Only 9% of the 335 respondents of the KPMG 2013 survey say they have complete visibility of their supply chains, and a similarly small percentage say they are able to assess the impact of an unplanned supply chain disruption within hours; 36% said it would take between one and six days to address the impact.
“Obtaining real-time visibility across all tiers in the supply chain can significantly increase speed to market, reduce capital expenditures and manage risk,” said Jeff Dobbs, global sector chair, Diversified Industries and a partner with KPMG in the U.S. “The winners will be the ones who can network real-time across their entire supply chains, reducing the information lag that costs companies significant time and money.”
While OEMs’ concern about their supply chain remains at the center of their business strategies, the KMPG survey revealed that executives of global manufacturers “continue to eye tepid economic growth with subdued optimism. Reducing cost structure is a major priority for 51% of those survey respondents, followed by sales growth (36%), and improving risk controls (36%). To keep costs down, 58% plan to regionalize or localize their supply chains, a trend that several surveys of late show is catching on.
“China and the U.S. remain the top sourcing locations, but the report shows that many will keep sourcing closer to their major markets over the next two years,” said the report. “Nearly 90% of U.S. respondents will increase sourcing in the U.S. followed by Canada (18%) and China tied with the UK at 13%. In China, 85% plan to increase sourcing in China, 32% in Hong Kong and 6% in the U.S.”
Supply “chain” may soon be a term no longer used in favor of supply “network” where “collaboration and innovation thrive.” As companies step up investment in innovation executives are “increasingly looking to their supply network for ideas” said Dobbs.
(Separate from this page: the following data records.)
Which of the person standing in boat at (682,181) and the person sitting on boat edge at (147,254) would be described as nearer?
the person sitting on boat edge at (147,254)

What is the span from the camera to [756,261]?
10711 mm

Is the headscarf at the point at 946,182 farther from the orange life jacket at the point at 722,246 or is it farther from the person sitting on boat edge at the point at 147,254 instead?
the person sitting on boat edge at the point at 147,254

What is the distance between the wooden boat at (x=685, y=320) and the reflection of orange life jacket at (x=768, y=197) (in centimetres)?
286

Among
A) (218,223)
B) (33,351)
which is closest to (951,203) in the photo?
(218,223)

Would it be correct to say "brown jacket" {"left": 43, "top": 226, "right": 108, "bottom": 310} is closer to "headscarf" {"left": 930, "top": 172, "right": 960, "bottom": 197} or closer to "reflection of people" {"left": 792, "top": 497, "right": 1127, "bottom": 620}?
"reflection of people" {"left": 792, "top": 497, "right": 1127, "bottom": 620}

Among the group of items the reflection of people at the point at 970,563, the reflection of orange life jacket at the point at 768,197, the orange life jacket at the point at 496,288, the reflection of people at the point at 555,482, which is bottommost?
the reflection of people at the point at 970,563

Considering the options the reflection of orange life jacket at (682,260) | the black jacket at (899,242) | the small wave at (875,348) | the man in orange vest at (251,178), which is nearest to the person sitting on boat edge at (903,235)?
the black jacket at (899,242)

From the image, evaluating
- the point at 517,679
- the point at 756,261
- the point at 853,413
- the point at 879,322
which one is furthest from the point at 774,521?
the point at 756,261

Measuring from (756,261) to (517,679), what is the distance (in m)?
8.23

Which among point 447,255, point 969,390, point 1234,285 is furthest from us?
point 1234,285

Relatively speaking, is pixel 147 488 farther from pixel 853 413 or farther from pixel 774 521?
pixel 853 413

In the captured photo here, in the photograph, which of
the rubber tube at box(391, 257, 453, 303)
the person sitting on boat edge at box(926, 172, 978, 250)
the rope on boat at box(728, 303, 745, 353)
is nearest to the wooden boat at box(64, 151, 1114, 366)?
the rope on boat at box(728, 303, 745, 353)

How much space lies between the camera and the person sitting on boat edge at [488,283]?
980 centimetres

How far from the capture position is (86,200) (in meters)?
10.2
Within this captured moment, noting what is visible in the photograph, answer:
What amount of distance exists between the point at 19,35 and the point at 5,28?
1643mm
Just over half of respondents (51%) say that partnerships with suppliers will define the direction of innovation, and over the next two years, 57% expect at least 10% of their revenues to come from innovations.
“Supply chain partners will play a critical role in a manufacturer’s innovation strategy as part of their investment in R&D,” said Dobbs. “Mitigating the challenges of collaborating with partners is complex; close familiarity with who your suppliers are and how they operate will certainly help optimize performance.”
The KMPG survey contains some good advice for suppliers, particularly those processors and mold manufacturers who supply large, global OEMs, who need to step it up with regard to being more innovative. Cutting-edge processing technology and creativity and innovation with respect to mold design-for-manufacturability, reducing costs-to-manufacture and responding quickly to changing demands as OEMs meet consumers’ ever changing needs will be critical for their success as suppliers.
For example, last summer a major medical device manufacturer held “Technology Days” for an entire week during which they invited their top tier suppliers to make presentations on the latest and greatest technology in their respective industries. Participating were several large mold manufacturers, mold component suppliers, and molding machinery manufacturers. This global OEM obviously knows that it does well to keep up with new products and technology in the medical device arena, and that suppliers need to keep them informed about innovations in manufacturing technology that will help this OEM reduce costs, improve quality and productivity and, of course, increase profitability in a highly competitive market.